Bisakah Anda menuliskan ulang semua entri di bawah ini persis sama, tetapi tanpa menyertakan gambarnya?

Entri pertanyaan tentang adegan
────────────────────────────────────────
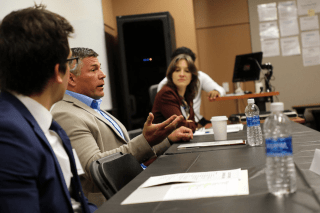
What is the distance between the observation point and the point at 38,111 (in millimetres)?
932

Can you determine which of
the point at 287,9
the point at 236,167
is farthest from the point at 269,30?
the point at 236,167

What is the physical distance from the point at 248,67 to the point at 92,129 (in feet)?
9.93

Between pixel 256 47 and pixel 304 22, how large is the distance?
87 centimetres

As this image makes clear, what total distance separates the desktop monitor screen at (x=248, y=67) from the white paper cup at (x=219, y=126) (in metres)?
2.59

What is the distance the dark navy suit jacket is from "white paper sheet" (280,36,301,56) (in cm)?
517

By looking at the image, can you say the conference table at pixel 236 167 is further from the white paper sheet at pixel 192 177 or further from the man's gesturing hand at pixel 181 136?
the man's gesturing hand at pixel 181 136

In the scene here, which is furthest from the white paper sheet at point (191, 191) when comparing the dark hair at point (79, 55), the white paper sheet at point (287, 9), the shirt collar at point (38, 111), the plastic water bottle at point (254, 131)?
────────────────────────────────────────
Jawaban Tugas:
What is the distance between the observation point and the point at 38,111 (in millimetres)?
932

Can you determine which of
the point at 287,9
the point at 236,167
is farthest from the point at 269,30?
the point at 236,167

What is the physical distance from the point at 248,67 to the point at 92,129 (in feet)?
9.93

Between pixel 256 47 and pixel 304 22, how large is the distance?
87 centimetres

As this image makes clear, what total distance separates the desktop monitor screen at (x=248, y=67) from the white paper cup at (x=219, y=126) (in metres)?
2.59

What is the distance the dark navy suit jacket is from "white paper sheet" (280,36,301,56) (in cm)?
517

By looking at the image, can you say the conference table at pixel 236 167 is further from the white paper sheet at pixel 192 177 or further from the man's gesturing hand at pixel 181 136?
the man's gesturing hand at pixel 181 136

In the scene here, which is furthest from the white paper sheet at point (191, 191) when comparing the dark hair at point (79, 55), the white paper sheet at point (287, 9), the shirt collar at point (38, 111), the plastic water bottle at point (254, 131)?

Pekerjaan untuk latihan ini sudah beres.